Gesellschaft, tribale
In der Wirtschaftssoziologie:
auch: Stammesgesellschaft, Tribus, Stamm, methodisch und empirisch problematische Vorstellung einer allgemeinen Gesellschaftsform, die antike und zeitgenössische, „einfache“ Gesellschaften umfassen soll. Die Problematik liegt in der historisch und lokal variablen Form der Verbindung von Verwandschafts-organisation und politischer Organisation (M. Godelier 1973). [1] Häufig beinhaltet der Begriff nicht mehr als ein Gebilde von verwandtschaftlichen Gruppen mit einem gemeinsamen Territorium, einem gemeinsamen Namen, von der Gruppe geteilter Kultur und Tradition, ohne staatliche und klassenförmige Organisation, wobei die Frage nach der Form der politischen Organisation (ake-phal, segmentiert oder zentralisiert) offen bleibt.
[2] Bei L.H. Morgan (Ancient Society, 1877) ist der Stamm oder das Gentil die Organisationsform auf der Stufe der Barbarei zwischen der Wildheit und der Zivilisation (staatliche Gesellschaft). Er ist eine endogame Zusammenfassung von segmentierten Klans einer gemeinsamen Abstammungslinie mit eigenem Gebiet, gemeinsamen Kult und eigener oberster „Verwaltung“ (z.B. Rat von Häuptlingen). Nach Morgan findet sich die t. G . sowohl in den antiken Gesellschaften Europas wie bei den Indianern Nordamerikas.

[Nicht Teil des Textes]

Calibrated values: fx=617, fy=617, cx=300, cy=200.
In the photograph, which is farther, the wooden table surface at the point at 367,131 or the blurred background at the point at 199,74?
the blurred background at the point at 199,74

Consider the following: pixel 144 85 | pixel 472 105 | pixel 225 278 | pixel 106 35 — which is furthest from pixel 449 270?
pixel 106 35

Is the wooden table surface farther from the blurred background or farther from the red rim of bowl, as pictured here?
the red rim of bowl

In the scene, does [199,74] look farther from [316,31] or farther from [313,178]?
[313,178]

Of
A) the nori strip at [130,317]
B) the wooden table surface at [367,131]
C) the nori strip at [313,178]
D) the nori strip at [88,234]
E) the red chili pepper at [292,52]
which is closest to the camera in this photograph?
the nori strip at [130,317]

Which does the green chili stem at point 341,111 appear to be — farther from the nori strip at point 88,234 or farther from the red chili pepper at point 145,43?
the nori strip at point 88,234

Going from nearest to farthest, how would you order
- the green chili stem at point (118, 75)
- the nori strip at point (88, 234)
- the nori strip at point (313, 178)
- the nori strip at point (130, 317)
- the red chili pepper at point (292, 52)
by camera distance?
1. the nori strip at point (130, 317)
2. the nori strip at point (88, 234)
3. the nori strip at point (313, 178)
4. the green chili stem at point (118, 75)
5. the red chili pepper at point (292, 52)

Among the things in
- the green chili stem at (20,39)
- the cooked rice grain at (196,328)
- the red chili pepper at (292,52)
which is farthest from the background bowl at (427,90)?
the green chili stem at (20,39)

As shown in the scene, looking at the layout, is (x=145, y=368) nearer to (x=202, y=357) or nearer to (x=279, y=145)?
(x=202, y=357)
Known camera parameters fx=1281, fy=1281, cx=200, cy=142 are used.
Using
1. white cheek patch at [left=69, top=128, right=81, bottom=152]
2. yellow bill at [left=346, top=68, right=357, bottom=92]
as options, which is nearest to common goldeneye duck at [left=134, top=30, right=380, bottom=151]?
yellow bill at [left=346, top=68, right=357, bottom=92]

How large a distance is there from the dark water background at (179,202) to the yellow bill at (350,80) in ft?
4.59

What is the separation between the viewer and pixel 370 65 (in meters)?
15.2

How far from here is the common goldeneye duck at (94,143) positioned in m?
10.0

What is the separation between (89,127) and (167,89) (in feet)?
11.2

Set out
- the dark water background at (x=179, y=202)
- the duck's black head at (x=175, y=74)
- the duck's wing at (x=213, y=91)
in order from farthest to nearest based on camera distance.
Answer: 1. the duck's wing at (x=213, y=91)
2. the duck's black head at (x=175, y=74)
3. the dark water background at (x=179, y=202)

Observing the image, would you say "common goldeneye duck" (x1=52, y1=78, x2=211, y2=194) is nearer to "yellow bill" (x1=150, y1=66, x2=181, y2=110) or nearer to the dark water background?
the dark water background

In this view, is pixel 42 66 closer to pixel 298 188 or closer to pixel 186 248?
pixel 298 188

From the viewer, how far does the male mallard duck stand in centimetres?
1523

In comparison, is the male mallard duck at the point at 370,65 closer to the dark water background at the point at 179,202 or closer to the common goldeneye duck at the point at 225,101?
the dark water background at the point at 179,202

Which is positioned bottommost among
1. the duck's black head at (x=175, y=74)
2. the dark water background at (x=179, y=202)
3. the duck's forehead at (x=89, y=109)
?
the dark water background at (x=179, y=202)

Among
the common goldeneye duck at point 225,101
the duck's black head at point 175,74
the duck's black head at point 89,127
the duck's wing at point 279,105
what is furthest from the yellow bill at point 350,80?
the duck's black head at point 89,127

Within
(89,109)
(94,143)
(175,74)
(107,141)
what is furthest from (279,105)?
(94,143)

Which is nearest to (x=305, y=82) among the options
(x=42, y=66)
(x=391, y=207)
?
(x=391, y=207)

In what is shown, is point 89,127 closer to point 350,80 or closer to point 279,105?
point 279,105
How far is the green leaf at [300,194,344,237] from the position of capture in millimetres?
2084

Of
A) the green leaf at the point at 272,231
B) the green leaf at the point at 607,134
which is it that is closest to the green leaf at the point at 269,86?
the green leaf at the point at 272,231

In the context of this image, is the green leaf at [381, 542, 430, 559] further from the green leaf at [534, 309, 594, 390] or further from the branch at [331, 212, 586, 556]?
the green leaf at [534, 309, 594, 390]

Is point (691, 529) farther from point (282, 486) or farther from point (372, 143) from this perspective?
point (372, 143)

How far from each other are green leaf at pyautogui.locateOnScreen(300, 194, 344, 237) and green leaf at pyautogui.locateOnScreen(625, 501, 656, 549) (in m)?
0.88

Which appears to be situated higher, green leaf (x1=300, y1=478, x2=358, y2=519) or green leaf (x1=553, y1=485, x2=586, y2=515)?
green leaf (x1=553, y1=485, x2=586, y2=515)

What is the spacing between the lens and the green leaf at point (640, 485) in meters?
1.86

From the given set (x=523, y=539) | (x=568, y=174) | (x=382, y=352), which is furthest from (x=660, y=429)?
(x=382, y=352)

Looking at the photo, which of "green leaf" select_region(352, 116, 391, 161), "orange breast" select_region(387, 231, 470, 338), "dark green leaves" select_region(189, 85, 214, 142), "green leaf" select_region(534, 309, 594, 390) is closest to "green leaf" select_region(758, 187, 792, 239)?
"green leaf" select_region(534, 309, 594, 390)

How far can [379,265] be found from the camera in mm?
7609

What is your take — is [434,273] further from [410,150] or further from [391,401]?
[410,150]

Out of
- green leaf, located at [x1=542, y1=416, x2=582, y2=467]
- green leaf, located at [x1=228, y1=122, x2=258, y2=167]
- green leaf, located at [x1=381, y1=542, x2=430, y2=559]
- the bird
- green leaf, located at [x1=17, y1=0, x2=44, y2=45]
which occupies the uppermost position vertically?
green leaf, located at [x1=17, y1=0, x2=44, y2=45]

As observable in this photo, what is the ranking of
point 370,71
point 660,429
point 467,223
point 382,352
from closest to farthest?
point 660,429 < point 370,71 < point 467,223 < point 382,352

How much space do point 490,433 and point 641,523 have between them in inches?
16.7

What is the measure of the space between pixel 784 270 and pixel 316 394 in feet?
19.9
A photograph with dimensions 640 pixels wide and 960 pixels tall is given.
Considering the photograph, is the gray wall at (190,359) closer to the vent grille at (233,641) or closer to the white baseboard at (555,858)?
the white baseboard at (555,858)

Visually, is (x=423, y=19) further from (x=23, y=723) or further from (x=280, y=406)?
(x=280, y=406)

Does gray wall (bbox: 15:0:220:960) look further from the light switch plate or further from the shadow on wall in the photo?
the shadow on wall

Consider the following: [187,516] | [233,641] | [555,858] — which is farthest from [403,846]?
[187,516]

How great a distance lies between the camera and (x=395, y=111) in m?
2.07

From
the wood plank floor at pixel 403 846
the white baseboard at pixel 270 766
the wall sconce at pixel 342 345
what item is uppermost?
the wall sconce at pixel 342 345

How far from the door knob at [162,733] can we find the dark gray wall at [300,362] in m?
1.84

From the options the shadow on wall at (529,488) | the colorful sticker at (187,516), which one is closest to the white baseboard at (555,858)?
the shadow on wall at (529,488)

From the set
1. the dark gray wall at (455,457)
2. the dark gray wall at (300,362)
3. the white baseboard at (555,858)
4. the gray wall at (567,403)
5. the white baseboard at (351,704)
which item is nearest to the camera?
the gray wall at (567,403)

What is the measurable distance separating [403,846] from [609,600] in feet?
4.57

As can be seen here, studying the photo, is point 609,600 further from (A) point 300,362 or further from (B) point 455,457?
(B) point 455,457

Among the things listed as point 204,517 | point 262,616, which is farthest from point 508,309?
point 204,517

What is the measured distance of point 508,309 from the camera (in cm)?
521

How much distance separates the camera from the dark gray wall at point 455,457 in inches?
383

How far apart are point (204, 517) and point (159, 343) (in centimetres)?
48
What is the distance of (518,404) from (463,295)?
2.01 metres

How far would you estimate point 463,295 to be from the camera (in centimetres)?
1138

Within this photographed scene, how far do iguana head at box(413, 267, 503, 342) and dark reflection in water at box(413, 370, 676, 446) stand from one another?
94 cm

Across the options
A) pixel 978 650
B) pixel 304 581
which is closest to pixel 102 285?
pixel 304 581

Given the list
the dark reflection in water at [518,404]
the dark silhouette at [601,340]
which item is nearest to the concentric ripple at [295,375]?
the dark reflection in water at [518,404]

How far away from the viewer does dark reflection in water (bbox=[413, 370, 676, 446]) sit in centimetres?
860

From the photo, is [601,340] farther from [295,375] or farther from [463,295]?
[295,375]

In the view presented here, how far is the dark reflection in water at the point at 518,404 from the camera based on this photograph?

[3] Bei M. Sahlins (Tribesmen, 1968) bildet die t. Gesellschaft, tribale eine Entwicklungsstufe zwischen Bande und Staat. Sie verbindet mehrere elementare Einheiten oder Segmente (segmentäre Gesellschaft), die durch polyfunktionale Verwandtschaftsbeziehungen gekennzeichnet sind und lokale Ressourcen und Flächen zumindest zeitweilig gemeinsam nutzen. Die lokalen Einheiten werden in Konfliktfällen durch in der Lineage übergeordnete „Bündnisse“ politisch organisiert oder unterliegen auf Zeit oder permanent der Herrschaft eines Häuptlings.